_Passage présenté_
++++

Texte intégral
(...)
Q - Harlem Désir, je le disais, vous êtes auditionné dans quelques instants au Sénat sur le Conseil européen de décembre dernier, un Conseil européen au cours duquel aucune solution, aucune vraie solution n'a été trouvée sur la crise migratoire. Est-ce que cette crise migratoire, c'est le symbole de l'impuissance de l'Union européenne ?
R - Cette crise migratoire, cette crise des réfugiés à laquelle s'est ajoutée depuis le début de l'année dernière la crise du terrorisme - avec les attentats à Paris mais aussi en Belgique, à Copenhague, et aujourd'hui même encore un terrible attentat à Istanbul dont la majorité des victimes sont des citoyens allemands, donc des citoyens européens - ce sont deux crises qui mettent l'Europe à l'épreuve parce que c'est la question de la sécurité qui est maintenant la première en Europe. Or, l'Europe est un peu prise au dépourvu parce qu'elle n'a pas été bâtie autour de ces sujets. L'Europe a été bâtie autour des questions économiques (le marché commun, la politique agricole, la politique commerciale, la monnaie commune) et aujourd'hui elle ne peut pas échapper à ce défi de l'histoire. Il fallait donc lors de ce Conseil européen du mois de décembre que des décisions soient prises mais surtout que la mise en oeuvre des décisions déjà prises soit effective, parce que dès les lendemains des attentats de Paris, nous avons demandé que toute une série de mesures soient prises. Je pense par exemple au PNR, le registre des passagers du transport aérien. Cela fait cinq ans qu'on en discute et il y a enfin eu un accord, qui doit maintenant être voté par le Parlement européen. J'évoquais tout à l'heure la protection des frontières extérieures, la mise en place de garde-frontières européens. Il faut maintenant que tous les États membres apportent leur concours à l'agence Frontex qui doit désormais pouvoir venir en renfort de la Grèce par exemple et de l'Italie pour contrôler les arrivées de réfugiés, pour que dans ces fameux centres d'enregistrement, les hotspots, on puisse faire la part entre ceux qui ont besoin d'une protection internationale et ceux qui relèvent de l'immigration irrégulière et doivent donc être raccompagnés dans leur pays, dans le cadre d'une politique de coopération. Tous ceux qui vont être accueillis doivent voir leur identité vérifiée, leurs empreintes digitales contrôlées, leurs documents vérifiés de manière à vérifier qu'ils n'ont pas de faux documents, de faux passeports, syriens par exemple.

++++

_Consignes_
a) Selon l'entretien ci-dessus, depuis combien de temps le registre des passagers du transport aérien (PNR) fait-il l'objet de discussions ?
b) Reproduisez à l'identique tout le passage de l'entretien qui va de « Texte intégral » jusqu'à « l'Union européenne ? ».

_Données brutes_
++++

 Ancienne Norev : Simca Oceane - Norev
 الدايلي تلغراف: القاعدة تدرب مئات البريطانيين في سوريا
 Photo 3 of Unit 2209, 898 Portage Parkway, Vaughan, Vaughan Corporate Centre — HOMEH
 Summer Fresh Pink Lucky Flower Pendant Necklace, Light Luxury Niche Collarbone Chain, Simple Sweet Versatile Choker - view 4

++++

_Résultats de l'exercice_
a) Depuis cinq ans.

b)
Texte intégral
(...)
Q - Harlem Désir, je le disais, vous êtes auditionné dans quelques instants au Sénat sur le Conseil européen de décembre dernier, un Conseil européen au cours duquel aucune solution, aucune vraie solution n'a été trouvée sur la crise migratoire. Est-ce que cette crise migratoire, c'est le symbole de l'impuissance de l'Union européenne ?